## Using the information
a - Please copy out everything in the Dean's welcome from "However, the health" down to "Women's Health Research.".
b - Which research centre devoted to women's health does the Dean's welcome name?
c - Write the next part of the Dean's welcome to the Wellington Faculty of Health, starting after its final sentence.

## Text shown
== Segment start ==

Welcome from the Dean of the Wellington Faculty of Health.
If you want to make a difference to the lives of New Zealanders, there are few better ways to do so than by studying at the Wellington Faculty of Health.
New Zealand’s health system underpins all our lives, and there is significant potential to improve the health and wellbeing of individuals and the wellbeing of society as a whole. That is because when we get sick—physically, mentally, emotionally or spiritually—our families and whānau, friends, workmates, and our communities all feel the effects as well.
However, the health system is much more than a network of doctors, nurses and medical specialists.
It involves people in a wide range of areas, from government ministers to policy analysts in government departments, researchers in universities and drug companies, specialists in managing patient data, community workers and leaders. All these people and many others work together to help ensure New Zealanders become healthy and stay healthy.
The University has expertise in improving the health and wellbeing of our communities, with health researchers found right across the university, including in specialist schools and centres such as the School of Health, School of Nursing, Midwifery and Health Practice, the Health Services Research Centre and the Centre for Women's Health Research.
The Faculty combines this expertise in health research with our traditional strengths in public policy, government and business to make a difference to New Zealand’s health system. And because we’re New Zealand’s capital city university, we have unique access to government departments and agencies, District Health Boards, NGOs, business, science and community groups to make the most of our insights.

== Segment end ==

## Records supplied
== Segment start ==

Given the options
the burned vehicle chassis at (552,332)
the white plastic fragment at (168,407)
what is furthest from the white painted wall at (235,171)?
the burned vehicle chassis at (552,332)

== Segment end ==

## Replies
a -
However, the health system is much more than a network of doctors, nurses and medical specialists.
It involves people in a wide range of areas, from government ministers to policy analysts in government departments, researchers in universities and drug companies, specialists in managing patient data, community workers and leaders. All these people and many others work together to help ensure New Zealanders become healthy and stay healthy.
The University has expertise in improving the health and wellbeing of our communities, with health researchers found right across the university, including in specialist schools and centres such as the School of Health, School of Nursing, Midwifery and Health Practice, the Health Services Research Centre and the Centre for Women's Health Research.

b - The Centre for Women's Health Research.

c -
By studying at the undergraduate or postgraduate level in our Faculty, you might learn about why health outcomes for Māori and Pasifika communities are lower than for other communities and what we can do about it. Or how to get the message out to New Zealanders about improving their general wellbeing to reduce visits to the doctor. Or how to design an IT system or software to better manage patient records.
There’s strong demand for people with this sort of training in government agencies like the Ministry of Health and the Ministry of Social Development; in local and regional councils and District Health Boards; in iwi authorities and Pacific Island development agencies; and in private sector health organisations. These organisations need people who can see the big picture and can use their skills to ensure New Zealand’s future is a healthy one.
Together, we can make a difference to New Zealanders’ health and wellbeing, and shape a healthy future. I look forward to you joining us.